• WHAT YOU NEED TO DO: Copy out every entry, keeping each character the same.

(Dataset entries)
————————
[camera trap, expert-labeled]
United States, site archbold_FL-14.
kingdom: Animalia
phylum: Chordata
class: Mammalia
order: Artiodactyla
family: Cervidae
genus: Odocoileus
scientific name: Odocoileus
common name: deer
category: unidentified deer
————————
• RESULT:
[camera trap, expert-labeled]
United States, site archbold_FL-14.
kingdom: Animalia
phylum: Chordata
class: Mammalia
order: Artiodactyla
family: Cervidae
genus: Odocoileus
scientific name: Odocoileus
common name: deer
category: unidentified deer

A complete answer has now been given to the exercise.